(Records of spatial reasoning questions)
⟨

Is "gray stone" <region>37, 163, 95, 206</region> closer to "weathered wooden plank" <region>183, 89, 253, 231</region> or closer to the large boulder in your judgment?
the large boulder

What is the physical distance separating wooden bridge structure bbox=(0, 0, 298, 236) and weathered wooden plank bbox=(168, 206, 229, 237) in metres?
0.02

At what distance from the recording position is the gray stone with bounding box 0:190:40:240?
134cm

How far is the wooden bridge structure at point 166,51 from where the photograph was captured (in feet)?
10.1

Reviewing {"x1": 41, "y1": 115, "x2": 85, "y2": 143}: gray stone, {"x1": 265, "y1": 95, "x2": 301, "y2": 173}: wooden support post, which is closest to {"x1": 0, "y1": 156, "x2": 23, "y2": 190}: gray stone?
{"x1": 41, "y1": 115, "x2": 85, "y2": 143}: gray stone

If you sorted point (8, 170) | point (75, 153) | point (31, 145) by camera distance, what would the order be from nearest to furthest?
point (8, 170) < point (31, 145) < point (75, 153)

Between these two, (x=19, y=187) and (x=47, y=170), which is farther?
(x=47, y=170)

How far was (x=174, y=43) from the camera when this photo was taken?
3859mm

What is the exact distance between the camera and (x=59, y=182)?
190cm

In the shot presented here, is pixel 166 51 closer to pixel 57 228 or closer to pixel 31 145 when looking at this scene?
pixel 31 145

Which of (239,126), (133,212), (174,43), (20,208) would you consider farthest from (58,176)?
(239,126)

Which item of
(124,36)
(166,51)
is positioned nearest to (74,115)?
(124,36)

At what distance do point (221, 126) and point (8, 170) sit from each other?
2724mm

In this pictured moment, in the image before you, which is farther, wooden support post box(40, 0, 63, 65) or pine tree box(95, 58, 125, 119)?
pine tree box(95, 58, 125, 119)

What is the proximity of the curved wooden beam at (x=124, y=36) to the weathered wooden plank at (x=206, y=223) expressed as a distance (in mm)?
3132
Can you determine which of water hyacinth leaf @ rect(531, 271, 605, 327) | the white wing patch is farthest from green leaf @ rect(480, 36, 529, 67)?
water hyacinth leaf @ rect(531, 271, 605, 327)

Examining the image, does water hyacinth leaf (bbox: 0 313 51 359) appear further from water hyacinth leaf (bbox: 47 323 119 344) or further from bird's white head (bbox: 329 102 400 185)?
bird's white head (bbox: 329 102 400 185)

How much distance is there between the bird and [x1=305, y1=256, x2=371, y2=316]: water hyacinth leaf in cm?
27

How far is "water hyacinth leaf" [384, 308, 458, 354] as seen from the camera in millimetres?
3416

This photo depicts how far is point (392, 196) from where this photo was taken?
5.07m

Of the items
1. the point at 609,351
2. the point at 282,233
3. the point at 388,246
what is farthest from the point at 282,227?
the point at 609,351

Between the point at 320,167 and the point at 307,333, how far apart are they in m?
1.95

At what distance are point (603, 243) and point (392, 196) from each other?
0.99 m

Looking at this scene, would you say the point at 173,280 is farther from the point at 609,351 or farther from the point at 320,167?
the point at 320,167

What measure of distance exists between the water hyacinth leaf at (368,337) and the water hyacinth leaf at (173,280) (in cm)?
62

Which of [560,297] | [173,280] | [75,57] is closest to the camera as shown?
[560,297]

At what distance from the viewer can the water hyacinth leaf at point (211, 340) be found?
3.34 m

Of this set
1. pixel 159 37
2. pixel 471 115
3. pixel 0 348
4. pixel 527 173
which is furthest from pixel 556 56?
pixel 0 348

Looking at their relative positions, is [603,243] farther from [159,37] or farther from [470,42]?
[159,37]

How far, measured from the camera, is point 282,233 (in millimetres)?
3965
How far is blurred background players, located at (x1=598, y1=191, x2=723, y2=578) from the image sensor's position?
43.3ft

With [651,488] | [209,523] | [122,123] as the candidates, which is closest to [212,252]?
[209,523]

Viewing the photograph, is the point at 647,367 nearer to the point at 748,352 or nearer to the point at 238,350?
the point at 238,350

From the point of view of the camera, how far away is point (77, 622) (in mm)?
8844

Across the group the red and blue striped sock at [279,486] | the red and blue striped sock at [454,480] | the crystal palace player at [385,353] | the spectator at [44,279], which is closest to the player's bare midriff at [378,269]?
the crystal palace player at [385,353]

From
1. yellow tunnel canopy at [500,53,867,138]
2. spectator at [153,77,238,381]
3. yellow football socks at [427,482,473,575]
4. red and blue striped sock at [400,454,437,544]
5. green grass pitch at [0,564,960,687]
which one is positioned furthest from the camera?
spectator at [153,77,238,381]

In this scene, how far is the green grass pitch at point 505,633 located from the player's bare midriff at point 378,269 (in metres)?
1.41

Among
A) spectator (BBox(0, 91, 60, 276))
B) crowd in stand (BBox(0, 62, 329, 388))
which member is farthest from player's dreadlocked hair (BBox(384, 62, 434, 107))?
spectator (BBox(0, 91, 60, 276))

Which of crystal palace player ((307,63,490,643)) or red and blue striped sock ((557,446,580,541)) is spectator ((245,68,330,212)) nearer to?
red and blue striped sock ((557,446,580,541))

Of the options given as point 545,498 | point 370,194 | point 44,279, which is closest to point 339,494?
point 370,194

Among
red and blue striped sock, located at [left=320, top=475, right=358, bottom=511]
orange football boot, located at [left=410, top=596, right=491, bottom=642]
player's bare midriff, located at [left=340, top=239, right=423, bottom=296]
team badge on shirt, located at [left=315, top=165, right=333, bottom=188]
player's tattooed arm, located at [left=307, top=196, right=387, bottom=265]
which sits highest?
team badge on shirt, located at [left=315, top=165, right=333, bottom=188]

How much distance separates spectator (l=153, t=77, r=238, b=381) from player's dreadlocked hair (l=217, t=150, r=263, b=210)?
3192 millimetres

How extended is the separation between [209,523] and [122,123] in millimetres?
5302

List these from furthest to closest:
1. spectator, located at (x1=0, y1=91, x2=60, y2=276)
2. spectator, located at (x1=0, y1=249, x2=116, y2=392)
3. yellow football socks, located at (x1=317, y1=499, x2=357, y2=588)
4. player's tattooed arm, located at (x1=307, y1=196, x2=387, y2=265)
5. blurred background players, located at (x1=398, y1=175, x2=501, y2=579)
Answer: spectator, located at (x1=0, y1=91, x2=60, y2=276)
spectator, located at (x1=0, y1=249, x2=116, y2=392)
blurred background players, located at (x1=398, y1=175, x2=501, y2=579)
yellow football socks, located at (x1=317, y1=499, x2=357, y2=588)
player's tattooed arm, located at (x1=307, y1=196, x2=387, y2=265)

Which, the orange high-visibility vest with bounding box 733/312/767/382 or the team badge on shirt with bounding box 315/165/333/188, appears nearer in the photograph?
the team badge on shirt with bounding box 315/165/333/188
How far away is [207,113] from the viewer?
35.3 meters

⟩

• _THE TASK_: Only the lines from the one containing "Which, the orange" to the end of the records should be repeated, exactly as they appear.

• _PROBLEM SOLUTION_:
Which, the orange high-visibility vest with bounding box 733/312/767/382 or the team badge on shirt with bounding box 315/165/333/188, appears nearer in the photograph?
the team badge on shirt with bounding box 315/165/333/188
How far away is [207,113] from the viewer?
35.3 meters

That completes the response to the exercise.